Data provided

────────

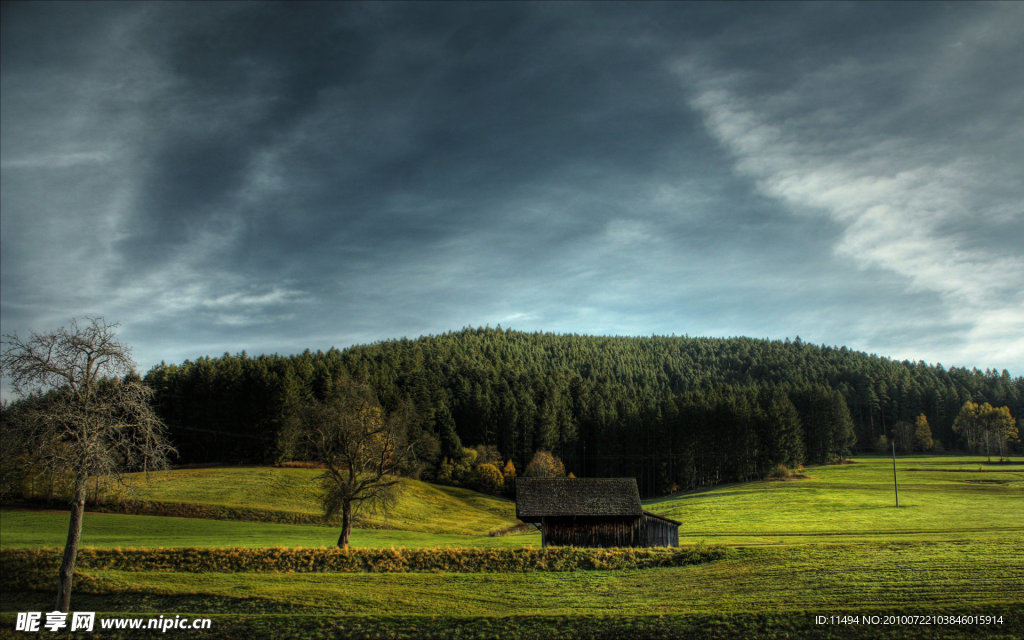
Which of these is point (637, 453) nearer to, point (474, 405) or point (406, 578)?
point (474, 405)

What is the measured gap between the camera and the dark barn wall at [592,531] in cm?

────────

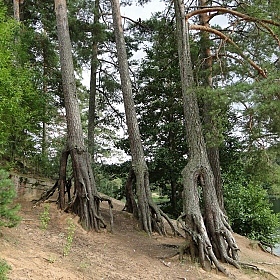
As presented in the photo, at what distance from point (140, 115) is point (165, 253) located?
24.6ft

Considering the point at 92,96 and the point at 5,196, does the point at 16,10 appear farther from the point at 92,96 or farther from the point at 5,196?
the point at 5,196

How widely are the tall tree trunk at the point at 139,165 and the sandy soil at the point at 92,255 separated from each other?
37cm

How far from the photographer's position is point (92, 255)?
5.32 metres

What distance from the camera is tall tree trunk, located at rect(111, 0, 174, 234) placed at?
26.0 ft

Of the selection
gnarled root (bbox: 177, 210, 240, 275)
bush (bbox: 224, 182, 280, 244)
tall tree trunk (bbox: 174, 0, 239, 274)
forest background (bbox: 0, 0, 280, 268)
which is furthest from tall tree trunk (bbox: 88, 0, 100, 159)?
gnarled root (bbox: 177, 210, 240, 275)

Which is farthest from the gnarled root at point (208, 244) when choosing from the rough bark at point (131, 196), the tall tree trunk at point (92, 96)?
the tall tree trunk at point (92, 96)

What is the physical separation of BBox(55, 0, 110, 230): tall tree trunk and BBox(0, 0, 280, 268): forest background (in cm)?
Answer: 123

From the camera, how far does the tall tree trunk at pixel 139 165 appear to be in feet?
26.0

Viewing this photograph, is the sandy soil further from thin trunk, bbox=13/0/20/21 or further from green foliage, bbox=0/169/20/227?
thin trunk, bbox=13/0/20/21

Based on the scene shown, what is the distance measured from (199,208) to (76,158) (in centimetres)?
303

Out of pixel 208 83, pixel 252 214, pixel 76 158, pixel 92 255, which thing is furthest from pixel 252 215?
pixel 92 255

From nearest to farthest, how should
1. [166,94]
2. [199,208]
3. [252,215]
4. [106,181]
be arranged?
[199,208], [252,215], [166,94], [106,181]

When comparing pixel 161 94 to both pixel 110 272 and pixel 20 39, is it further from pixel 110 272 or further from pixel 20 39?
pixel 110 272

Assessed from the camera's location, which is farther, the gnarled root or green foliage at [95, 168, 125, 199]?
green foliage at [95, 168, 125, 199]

────────

Problem description
Please extract each line in the records above that contains the string "soil", treating case as significant.

Written answer
How widely are the tall tree trunk at the point at 139,165 and the sandy soil at the point at 92,255 separated from each other?
Viewing this photograph, is the sandy soil further from thin trunk, bbox=13/0/20/21 or further from green foliage, bbox=0/169/20/227?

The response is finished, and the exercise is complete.